Playa de As Catedrais: Mucho más que una playa, la caprichosa geología del terreno y la erosión del oleaje del mar dejan formas imposibles en los acantilados de este arenal. Lo efímero y espectacular de este paisaje, la hacen un lugar único en el mundo. Además cabe destacar la gran importancia ecológica de sus aguas, las amplias zonas intermareales y sus acantilados son el hogar de numerosas especies adaptadas a este entorno.

Covas do Rei Cintolo: Adéntrate en el subsuelo para recorrer la que es la cueva más grande de Galicia, las Covas do Rei Cintolo tienen una longitud de 7,5 kilómetros y en su interior surgen formas como estalactitas, estalagmitas e incluso pequeños lagos debido al macizo de roca caliza bajo el que se sitúan las galerías. Además, como no podría ser de otra manera en Galicia, de ella se cuentan leyendas que le otorga una particular atmósfera mágica.

Souto da Retorta: Recorre las orillas del río Landro entre enormes titanes, algunos de los ejemplares más grandes de Eucalyptus globulus del continente se encuentran aquí. Árboles de más de 60 metros de altura entre los que destaca “O Avo” considerado el árbol más grande de España por volumen. Además, a lo largo del paseo, se pueden ver especies vegetales autóctonas y disfrutar de un espacio estrechamente ligado a la historia industrial de Viveiro.

Fuciño do Porco: Esta ruta costera que nos lleva hasta el final de un cabo con unas formas sinuosas donde se alternan pasarelas de madera, con los materiales arenosos que forman el cabo. A lo largo de sus 222 escalones este paseo queda grabado en las retinas de propios y extraños. Para complementar su espectacularidad contamos a un lado con unas maravillosas vistas de la ría de Viveiro y al otro con la hermosa playa de San Román.

Estaca de Bares: Alcanza el punto más septentrional de la península en el Cabo de Estaca de Bares. Desde el mismo se pueden obtener algunas de las instantáneas más espectaculares del mar Cantábrico. Este lugar es además un perfecto observatorio de las migraciones de diferentes tipos de aves, incluso ruta de paso para mamíferos marinos. Cabe destacar que aquí funcionó hasta principios de los 90 una estación de comunicaciones estadounidense.

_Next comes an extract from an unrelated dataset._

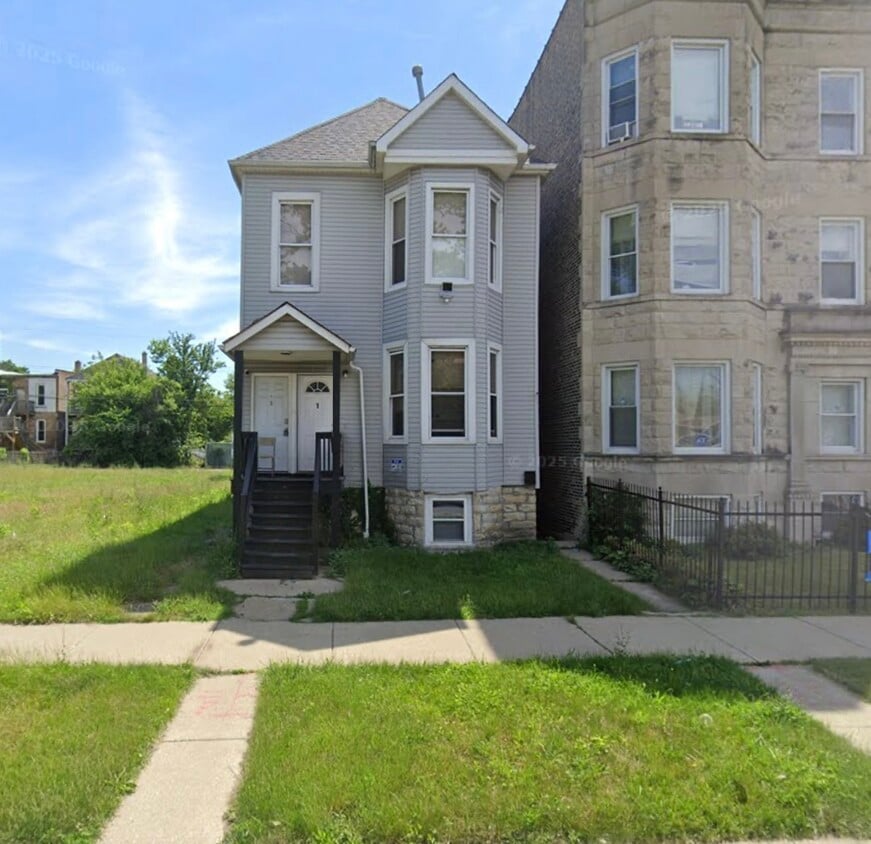 Primary Photo - 6349 S Langley Ave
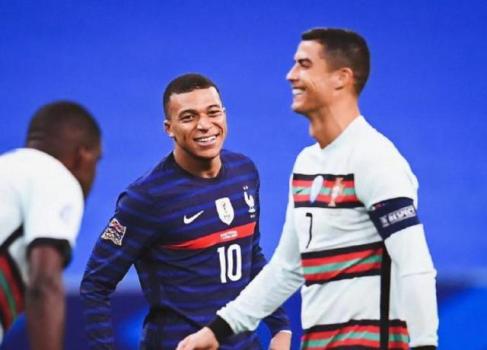 历史性一刻！姆巴佩C罗球员通道握手拥抱寒暄，法国葡萄牙队长粉丝偶像同框 偶像与新生代的传承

Acantilados de Loiba: En los acantilados de Loiba, se encuentra el que para muchos es el mejor banco del mundo, situado en un mirador de la costa sin comparativa. Encajonado entre Estaca de Bares y Cabo Ortegal, nos regala unas impresionantes panorámicas de los escarpados acantilados y la bravura de este mar. Escondidas a los pies de estos acantilados encontramos playas y calas atípicas rodeadas con paredes de pizarra negra.

Cabo Ortegal: El segundo cabo más al norte de la península después de Estaca de Bares, ya tomado como referencia en los escritos del antiguo Ptolomeo, que se refería al mismo como el Trileuco (Los tres blancos) por los islotes que se encuentran en su extremo. Aquí se dice que es donde el mar Cantábrico y el inmenso Atlántico se dan cita. Además es un lugar muy valioso geológicamente ya que las rocas que lo forman son de las más antiguas de España.